(EXTRACT TO READ)
That's why the latest idea, which asks for solutions from the private sector, is worth pursuing. While the city and county lack resources to solve the problem on their own, the governmental bodies do have the capacity to offer private firms a carrot -- the rights to develop parcels of land along the transit routes they might develop.
Mr. Onorato's solicitation for private investors also is aimed at improving transit service within Oakland and the Second Avenue corridor, where the eds and meds of Oakland have spread. That trend is bound to continue, and Oakland's traditional borders will have to stretch wider, with the most recent evidence coming last week with news that the premium office space market in Oakland has become so tight that one real estate firm says the vacancy rate is an unheard of zero percent.
Mr. Onorato's Transportation Action Partnership is hoping to form a public-private agreement with a firm that would design, build, operate and maintain the transit systems in exchange for long-term leases for development parcels.

(WRITTEN TASK A)
Reproduce everything in the transit passage from "Mr. Onorato's solicitation" down to "for development parcels.".
(WRITTEN TASK B)
According to the transit passage, what vacancy rate did one real estate firm report for premium office space in Oakland?
Rely only on the transit passage to respond.

(DATA SEGMENT)
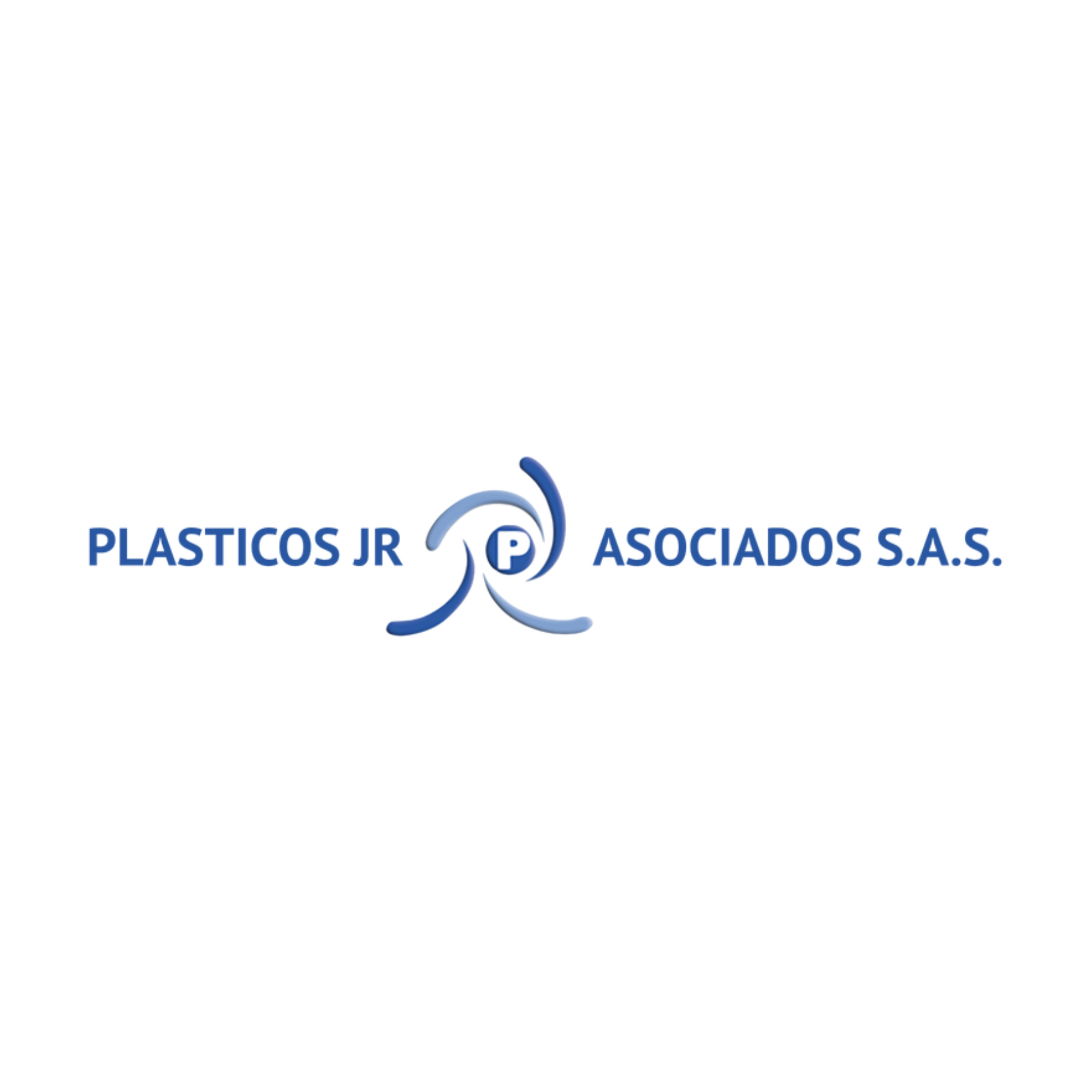 Logo de Plásticos JR SAS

(TASK OUTPUT A)
Mr. Onorato's solicitation for private investors also is aimed at improving transit service within Oakland and the Second Avenue corridor, where the eds and meds of Oakland have spread. That trend is bound to continue, and Oakland's traditional borders will have to stretch wider, with the most recent evidence coming last week with news that the premium office space market in Oakland has become so tight that one real estate firm says the vacancy rate is an unheard of zero percent.
Mr. Onorato's Transportation Action Partnership is hoping to form a public-private agreement with a firm that would design, build, operate and maintain the transit systems in exchange for long-term leases for development parcels.

(TASK OUTPUT B)
Zero percent.